### SOURCE DOCUMENT ###

I suspect that we will be going through quite a few rounds of getting this part right. However, the one invariant is that for each node imported, if PyTorch can symbolically differentiate it, we have to capture that (i.e. isDifferentiable(Node *)) in our IR, or else we will be missing information. I propose starting with a simple mechanism such as:

%output, %grad = torch.symbolic_grad for {
  %1 = aten.native_batch_norm ...
  return %1
} with gradients {
  %2 = aten.native_batch_norm_backward ...
  return %2
}

This minimal form will be necessary for the construction of any real MaterializeGradients pass.

Comparison to the existing ATen dialect

The current ATen dialect, contributed by Xilinx is (intended to be) isomorphic with ATen library calls. This is necessary but not sufficient for full program extraction. The more I look at this, the more I see this dialect in a stack of dialects:

  • Basicpy: High-level Python types and operations.
  • Numpy: NdArray type, facilities for managing dtype, transforms for dtype inference.
  • Torch: Import dialect for full fidelity Torch IR with ops built-in for the prim namespace, structural ops for managing ref/value conversions, wrapper ops for gradients, etc. Torch->Torch transforms exist to simplify this IR in a variety of ways (i.e. expand gradients, drop gradients, simplify across static python constructs, infer ranks, eliminate unnecessary references, etc).
  • ATen: Isomorphic with ATen library calls and op names in the aten:: namespace of TorchIR. We maintain facilities for record and playback of ops in this dialect to the ATen library, and we maintain conversion patterns that can lower to LLVM IR that invokes the corresponding ATen libraries. When ATen library calls represent different data-flows based on arg presence/absence (i.e. store to another tensor, operate in-place, etc), these should be expanded to different ops with different signatures (it seems like these overloads can always be differentiated based on operand arity).

###

GIVEN REQUEST A »
In the listing, take the lines from the one containing "image size = 136×130 pixels" up to and including the one containing "Malaria status: uninfected.", and give them again with "thin blood film" replaced by "thin smear" and everything else unchanged.
The listing has nothing to do with the text above.

### RECORDS SUPPLIED ###

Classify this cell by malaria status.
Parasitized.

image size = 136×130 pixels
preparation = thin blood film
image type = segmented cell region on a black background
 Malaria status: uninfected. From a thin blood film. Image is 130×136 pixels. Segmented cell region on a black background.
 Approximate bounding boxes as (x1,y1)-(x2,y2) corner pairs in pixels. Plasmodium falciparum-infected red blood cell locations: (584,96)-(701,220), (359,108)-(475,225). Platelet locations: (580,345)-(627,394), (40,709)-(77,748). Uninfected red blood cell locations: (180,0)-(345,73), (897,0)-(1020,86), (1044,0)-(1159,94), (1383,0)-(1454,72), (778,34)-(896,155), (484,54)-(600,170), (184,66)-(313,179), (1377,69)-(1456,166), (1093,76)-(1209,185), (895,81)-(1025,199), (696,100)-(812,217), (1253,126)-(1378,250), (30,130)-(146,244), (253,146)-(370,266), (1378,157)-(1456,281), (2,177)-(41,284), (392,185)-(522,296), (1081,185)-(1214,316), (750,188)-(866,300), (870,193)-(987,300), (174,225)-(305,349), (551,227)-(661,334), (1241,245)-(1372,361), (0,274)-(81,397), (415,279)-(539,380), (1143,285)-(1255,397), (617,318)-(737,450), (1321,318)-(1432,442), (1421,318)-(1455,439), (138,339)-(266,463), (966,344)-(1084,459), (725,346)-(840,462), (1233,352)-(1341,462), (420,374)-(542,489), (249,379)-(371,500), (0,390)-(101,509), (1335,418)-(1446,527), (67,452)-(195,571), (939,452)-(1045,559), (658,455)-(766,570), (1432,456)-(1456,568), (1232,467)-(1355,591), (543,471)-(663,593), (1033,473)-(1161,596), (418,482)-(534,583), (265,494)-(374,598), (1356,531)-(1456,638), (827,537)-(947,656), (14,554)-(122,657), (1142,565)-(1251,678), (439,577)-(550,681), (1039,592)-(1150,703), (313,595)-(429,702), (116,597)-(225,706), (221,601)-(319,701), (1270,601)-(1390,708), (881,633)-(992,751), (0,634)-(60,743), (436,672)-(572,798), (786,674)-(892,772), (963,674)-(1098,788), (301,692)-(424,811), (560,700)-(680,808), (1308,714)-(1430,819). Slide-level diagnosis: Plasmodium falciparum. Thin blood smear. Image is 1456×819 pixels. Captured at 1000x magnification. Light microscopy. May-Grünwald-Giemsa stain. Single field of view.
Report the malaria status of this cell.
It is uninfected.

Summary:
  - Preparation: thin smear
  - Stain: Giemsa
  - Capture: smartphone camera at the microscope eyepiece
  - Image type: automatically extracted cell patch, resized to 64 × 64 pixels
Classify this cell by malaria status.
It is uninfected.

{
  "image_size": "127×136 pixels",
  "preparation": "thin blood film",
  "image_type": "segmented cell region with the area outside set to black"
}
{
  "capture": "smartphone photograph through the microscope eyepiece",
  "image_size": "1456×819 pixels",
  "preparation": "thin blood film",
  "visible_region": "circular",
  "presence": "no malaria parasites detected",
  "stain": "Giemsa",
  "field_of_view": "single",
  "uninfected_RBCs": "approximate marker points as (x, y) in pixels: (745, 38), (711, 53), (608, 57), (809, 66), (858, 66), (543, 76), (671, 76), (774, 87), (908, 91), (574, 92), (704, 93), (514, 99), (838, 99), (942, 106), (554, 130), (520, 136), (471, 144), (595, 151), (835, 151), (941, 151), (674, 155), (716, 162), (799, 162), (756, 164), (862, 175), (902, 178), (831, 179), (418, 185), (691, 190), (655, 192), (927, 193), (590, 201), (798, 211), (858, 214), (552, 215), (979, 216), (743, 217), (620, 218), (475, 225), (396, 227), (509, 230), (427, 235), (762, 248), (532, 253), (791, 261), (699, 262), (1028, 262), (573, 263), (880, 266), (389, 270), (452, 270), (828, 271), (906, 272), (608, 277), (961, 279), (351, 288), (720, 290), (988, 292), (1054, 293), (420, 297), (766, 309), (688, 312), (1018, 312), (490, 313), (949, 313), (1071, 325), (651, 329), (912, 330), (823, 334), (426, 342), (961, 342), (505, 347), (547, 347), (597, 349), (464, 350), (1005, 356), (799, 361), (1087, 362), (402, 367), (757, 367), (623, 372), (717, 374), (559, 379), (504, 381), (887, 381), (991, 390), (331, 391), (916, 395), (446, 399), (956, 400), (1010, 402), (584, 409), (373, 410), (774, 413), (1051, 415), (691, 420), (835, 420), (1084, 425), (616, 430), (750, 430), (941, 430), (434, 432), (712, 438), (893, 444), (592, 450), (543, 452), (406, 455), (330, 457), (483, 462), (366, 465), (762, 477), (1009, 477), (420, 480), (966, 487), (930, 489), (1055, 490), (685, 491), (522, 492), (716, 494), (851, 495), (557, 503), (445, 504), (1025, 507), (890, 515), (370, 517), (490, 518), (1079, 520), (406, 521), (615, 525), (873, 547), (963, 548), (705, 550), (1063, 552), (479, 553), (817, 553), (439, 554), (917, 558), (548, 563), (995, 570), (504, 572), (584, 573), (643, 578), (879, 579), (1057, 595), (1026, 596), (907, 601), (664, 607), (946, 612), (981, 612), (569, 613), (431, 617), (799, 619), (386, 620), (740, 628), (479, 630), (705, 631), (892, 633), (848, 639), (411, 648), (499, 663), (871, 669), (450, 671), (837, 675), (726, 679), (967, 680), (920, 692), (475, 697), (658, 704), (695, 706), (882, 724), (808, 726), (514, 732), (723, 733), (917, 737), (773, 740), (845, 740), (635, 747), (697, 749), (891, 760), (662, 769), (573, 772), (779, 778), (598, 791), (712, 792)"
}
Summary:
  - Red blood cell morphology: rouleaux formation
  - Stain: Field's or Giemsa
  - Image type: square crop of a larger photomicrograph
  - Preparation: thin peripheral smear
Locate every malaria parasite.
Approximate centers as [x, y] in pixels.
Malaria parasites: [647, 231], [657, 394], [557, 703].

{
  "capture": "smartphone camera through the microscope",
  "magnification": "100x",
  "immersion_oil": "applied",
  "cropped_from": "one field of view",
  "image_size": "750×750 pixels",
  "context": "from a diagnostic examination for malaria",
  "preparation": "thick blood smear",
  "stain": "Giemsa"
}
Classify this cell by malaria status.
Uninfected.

###

GIVEN REQUEST B »
Name every dialect in the stack of dialects described in the passage on the ATen dialect.

REPLY A »
image size = 136×130 pixels
preparation = thin smear
image type = segmented cell region on a black background
 Malaria status: uninfected. From a thin smear. Image is 130×136 pixels. Segmented cell region on a black background.

REPLY B »
Basicpy, Numpy, Torch, ATen